(Problems to work on)
(a) In the Valentine's Day forum thread, what did Ceicei use after giving up on posting a picture?
(b) Resume the Valentine's Day forum thread from its final line.

(Quoted passage)
# For the Gentlemen:  Happy Valentine's Day!



## Ceicei (Feb 14, 2004)

:ladysman:  :ladysman:  

From all the gals on MartialTalk!!!

:ladysman:

(I had too much trouble trying to post a picture that I gave up and used these smilies instead...) 

broken link removed in favor of smilies


----------



## Rich Parsons (Feb 14, 2004)

Ceicei said:
			
		

> From all the gals on MartialTalk!!!



The Link is broke 

Just my luck :wah:

Thank You CeiCei It is the thought that counts. And I know that all the women here meant well.
 :asian:


----------



## Chronuss (Feb 14, 2004)

...see what happens...we get a broken link... :waah:


----------



## Rich Parsons (Feb 14, 2004)

Ceicei said:
			
		

> :ladysman:  :ladysman:
> 
> From all the gals on MartialTalk!!!
> 
> ...



 :boing2:  :boing2: 

Thank You CeiCei

 :boing2:  :boing2:


----------



## Chronuss (Feb 14, 2004)

yay.    :supcool:


----------



## Ceicei (Feb 14, 2004)

I know the other gals, for the most part, feel the same as I do about all of you!  We luv ya!

- Ceicei


----------



## Chronuss (Feb 14, 2004)

...methinks some of the other females love to hate us... :waah:


----------



## Goldendragon7 (Feb 14, 2004)

Chronuss said:
			
		

> ...methinks some of the other females love to hate us... :waah:



Hey.... speak for yourself!!!!!
 :jedi1:


----------



## Chronuss (Feb 14, 2004)

already know you love to hate me, Golden One... :waah:


----------



## RCastillo (Feb 14, 2004)

(Data shown)

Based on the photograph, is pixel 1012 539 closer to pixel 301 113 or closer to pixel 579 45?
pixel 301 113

---

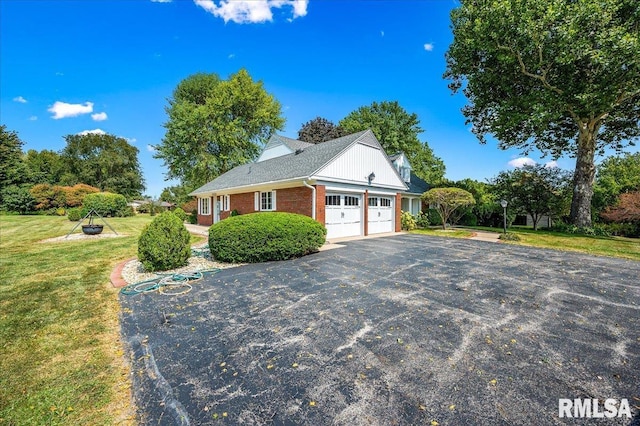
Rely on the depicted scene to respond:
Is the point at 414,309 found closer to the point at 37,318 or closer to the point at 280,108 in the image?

(Answers for the exercise)
(a) Smilies.

(b)
Chronuss said:
			
		

> already know you love to hate me, Golden One... :waah:




yeah, same here. :deadhorse


----------



## Rich Parsons (Feb 15, 2004)

> Hey Rich
> 
> The four sisters of Mulberry Lane are wishing you a Happy Valentine's
> Day!
> ...



I got this in my e-mail yesterday. 

Thanks Again Ceicei


----------



## edhead2000 (Feb 15, 2004)

Goldendragon7 said:
			
		

> Hey.... speak for yourself!!!!!
> :jedi1:


That's right!  I don't hate the Goldendragon!!


----------



## Chronuss (Feb 15, 2004)

Goldendragon7 said:
			
		

> Hey.... speak for yourself!!!!!



...you don't have to see'em on a daily basis.. :wink1:


----------



## edhead2000 (Feb 15, 2004)

Chronuss said:
			
		

> ...you don't have to see'em on a daily basis.. :wink1:


 
And neither do you........


----------



## Chronuss (Feb 15, 2004)

...might wanna rethink that... :uhyeah:


----------



## edhead2000 (Feb 15, 2004)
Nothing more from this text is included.